Yes .. Whichever way you do it ...its going to be around 6 years


----------



## Fatbrit (May 8, 2008)

sylviachen said:


> Really does it take that long? Does it make a difference what country they're from?


It really takes that long! If your spouse was born in Mexico, it's taking a couple of years longer at the moment. Although, as Davis points out, it's probably irrelevant if you naturalize.

Look for some way to get him here during the wait. You haven't given me any clues but there are plenty of ways to get a non-immigrant visa.


----------



## sylviachen (May 3, 2009)

I was going to ask you exactly that but you beat me to it! 

I know he might be able to get a transfer from Sydney through work but he wants to wait until he's been there a year before he asks. The plan is to go over end of 2010 or early 2011. However if he can't get a transfer and worse comes to worse he can't get sponsorship what other visas can he apply for and are there ones where he apply on the back of my green card?


----------



## twostep (Apr 3, 2008)

sylviachen said:


> I was going to ask you exactly that but you beat me to it!
> 
> I know he might be able to get a transfer from Sydney through work but he wants to wait until he's been there a year before he asks. The plan is to go over end of 2010 or early 2011. However if he can't get a transfer and worse comes to worse he can't get sponsorship what other visas can he apply for and are there ones where he apply on the back of my green card?


What are his priorities - your relationship or his job? If his job is so important why will you not hold off?
No, there is no applying on the back of anything. He comes over with you in form of a legally married spouse and gets his GC he can apply for up to one year of stay outside the US. HELP Fatbrit I cannot remember the official term. It is too hot in AL!


----------



## Davis1 (Feb 20, 2009)

Reentry permits/advance parole


----------



## Fatbrit (May 8, 2008)

sylviachen said:


> I was going to ask you exactly that but you beat me to it!
> 
> I know he might be able to get a transfer from Sydney through work but he wants to wait until he's been there a year before he asks. The plan is to go over end of 2010 or early 2011. However if he can't get a transfer and worse comes to worse he can't get sponsorship what other visas can he apply for and are there ones where he apply on the back of my green card?

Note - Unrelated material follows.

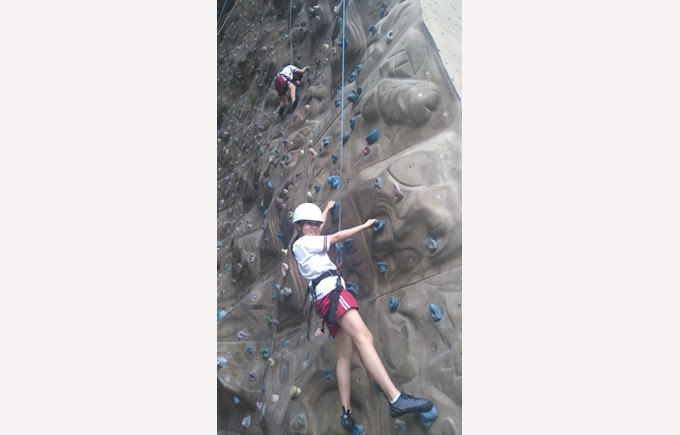 Student rock climbing as part of extra curricular clubs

L1 would be nice option. E3 is available to Australian citizens. The fact that he has an LPR spouse will count against him, though.


----------



## Fatbrit (May 8, 2008)

twostep said:


> What are his priorities - your relationship or his job? If his job is so important why will you not hold off?
> No, there is no applying on the back of anything. He comes over with you in form of a legally married spouse and gets his GC he can apply for up to one year of stay outside the US. HELP Fatbrit I cannot remember the official term. It is too hot in AL!


You don't want to hold off too long as that resets the naturalization clock. And spending long times out runs the risk of losing residency. It's a bit of a rock and a hard place the OP finds herself between.


----------



## sylviachen (May 3, 2009)

We just want to get married before I leave in October, we've been meaning to do it for a while. Anyway will look into those visas, thanks.


----------